Got em done tiday and they have great impact and clarity. They are not super low bass speakers but have good low end. The horn tweeter is very clear. I hear things on some music I haven't heard before. I'll post pics later
My friend bought the woofers from Klipsch parts and I had the tweeter horns and K-67 drivers and built the xover from Klipsch schematic. These are 10" drivers that are used in the RF7ii speakers. Specs were really close on all the woofers I tested with WT2
Ken,
You are just absolutely amazing with that cabinet work. Good taste. They just look phenominal -- with the grills OFF! No reflection on your grill, but that's just too classy to cover up. Wish I had that kind of talent.
GeeDeeEmm
How did you like working with bendable ply?
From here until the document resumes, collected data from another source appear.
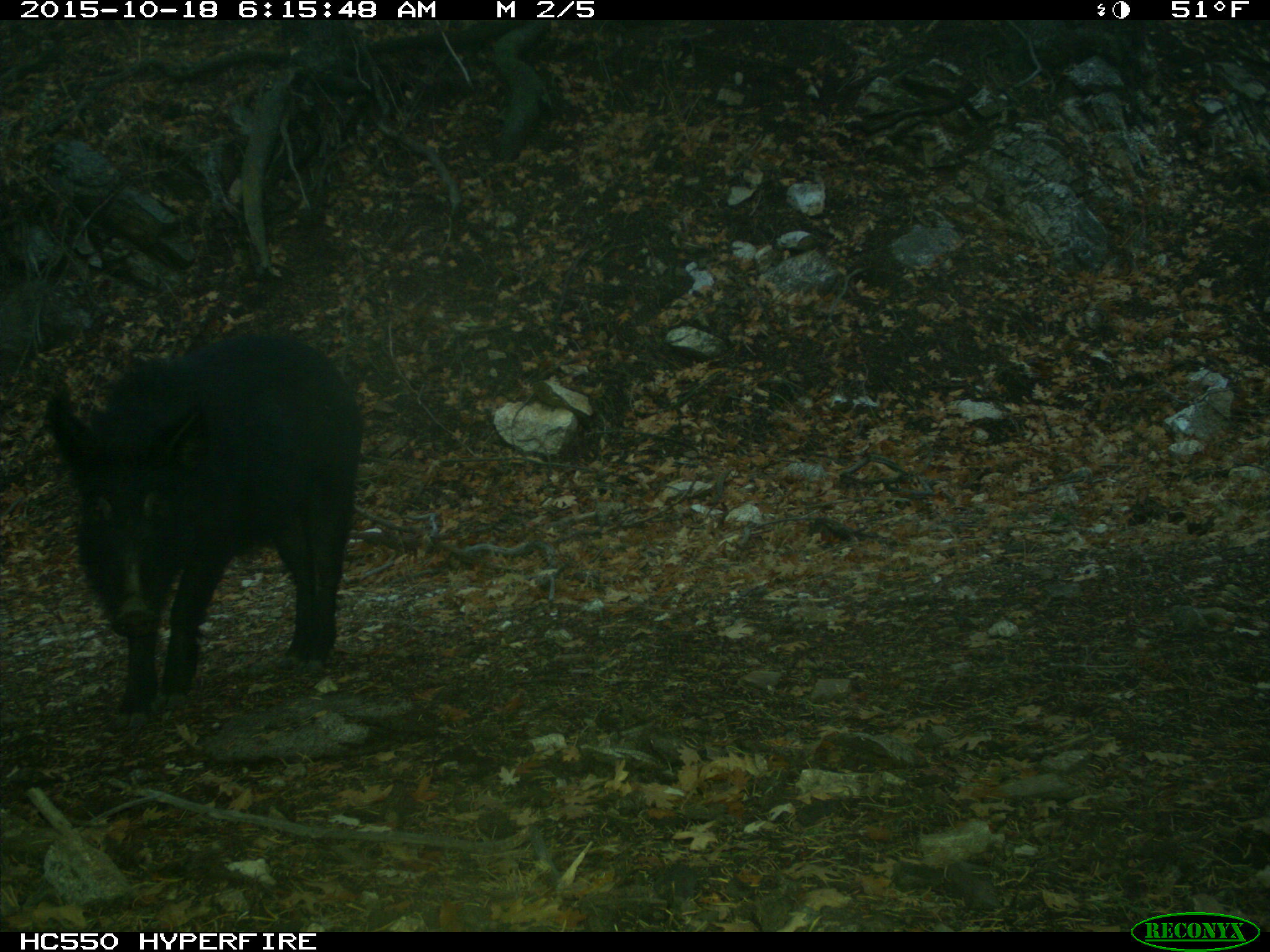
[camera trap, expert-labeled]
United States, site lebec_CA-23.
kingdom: Animalia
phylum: Chordata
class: Mammalia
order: Artiodactyla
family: Suidae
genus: Sus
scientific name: Sus scrofa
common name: wild boar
I've only used HDF or MDF thin sheets to make curved cabs with.
How did you do your glue-up, strap clamps?
Nice job, and the finish looks fantastic. I use wipe on poly myself all the time, I love the finish, and the process of wiping it in/on makes me feel like some kind of old-world craftsman or something!
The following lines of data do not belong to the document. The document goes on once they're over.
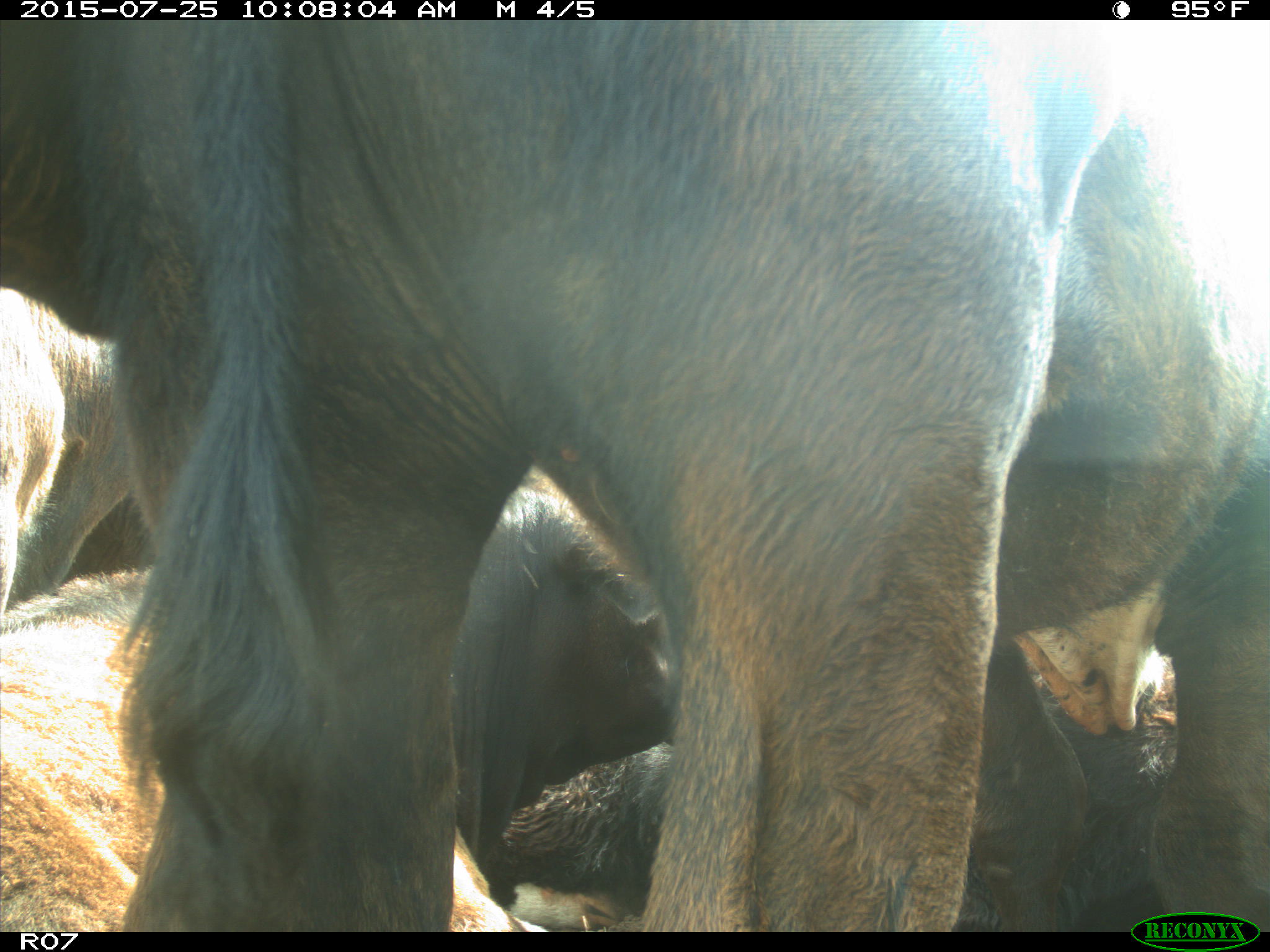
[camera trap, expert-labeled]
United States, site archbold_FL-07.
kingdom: Animalia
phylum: Chordata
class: Mammalia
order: Artiodactyla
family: Bovidae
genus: Bos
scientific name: Bos taurus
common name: domestic cow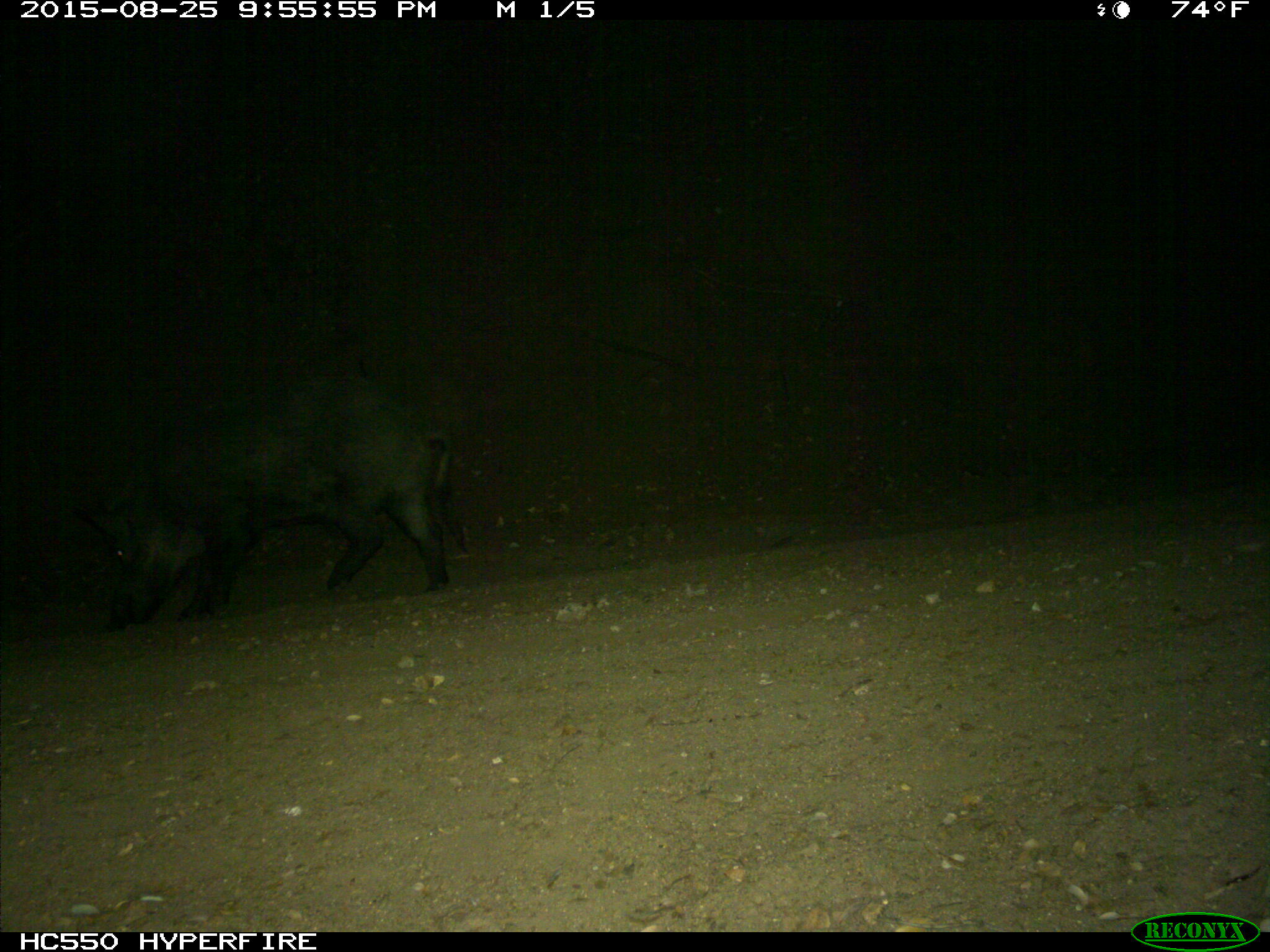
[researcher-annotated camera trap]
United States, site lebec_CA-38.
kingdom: Animalia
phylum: Chordata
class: Mammalia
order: Artiodactyla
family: Suidae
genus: Sus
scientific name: Sus scrofa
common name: wild boar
How did you like working with bendable ply? I've only used HDF or MDF thin sheets to make curved cabs with.
How did you do your glue-up, strap clamps?
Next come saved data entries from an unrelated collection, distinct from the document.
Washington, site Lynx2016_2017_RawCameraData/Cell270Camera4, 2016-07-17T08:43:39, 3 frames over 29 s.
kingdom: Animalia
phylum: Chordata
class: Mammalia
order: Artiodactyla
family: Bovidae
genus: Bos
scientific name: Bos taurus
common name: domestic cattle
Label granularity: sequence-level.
Nice job, and the finish looks fantastic. I use wipe on poly myself all the time, I love the finish, and the process of wiping it in/on makes me feel like some kind of old-world craftsman or something!
Thanks guys. GD I agree on the grill frames but the customer wanted them - and wanted them inset so they are friction mounted.
As for the tweeters the horn and driver (k-67) are used in the RF7 (not the 7ii). The woofers are used in the RF7ii. The RF7ii crosses over at 1200hz versus 2200ha on the RF7.
The bendable ply is great stuff!. It is so flexible that strap clamps aren't needed. I began at the rear and used staple gun and just pushed it down and stapled toward the front. Keep in mind I used a lot of PL premium adhesive on all frame contact points. I then clamped it down at the front and used more 1" staples. 2nd layer - same thing but used titebond glue in between with perforated drawer liner.
The good thing about bendable ply is no kerfing necessary. This stuff is great at bending and saves time. I'm about to build another curved set a lot smaller and will use it again. You should try it out. I was concerned at first about it being solid but with two layers with glue in between it is sturdy and solid. A lot easier than making a 45 degree angle on side which I did previously (and won't do again).
Great project and great looking speakers! Curves are a pain sometimes but look so damn good. I used to build and race "DN class iceboats" in my home state of Michigan and paid over $200 each for the 2 (Sitka spruce) main sideboards for the cockpit. Both had to be bent back pretty severely from end to end and if they cracked they were scrap. I always held my breath till I got them glued and clamped.
Great job and hope to see you at the Hot springs meet up.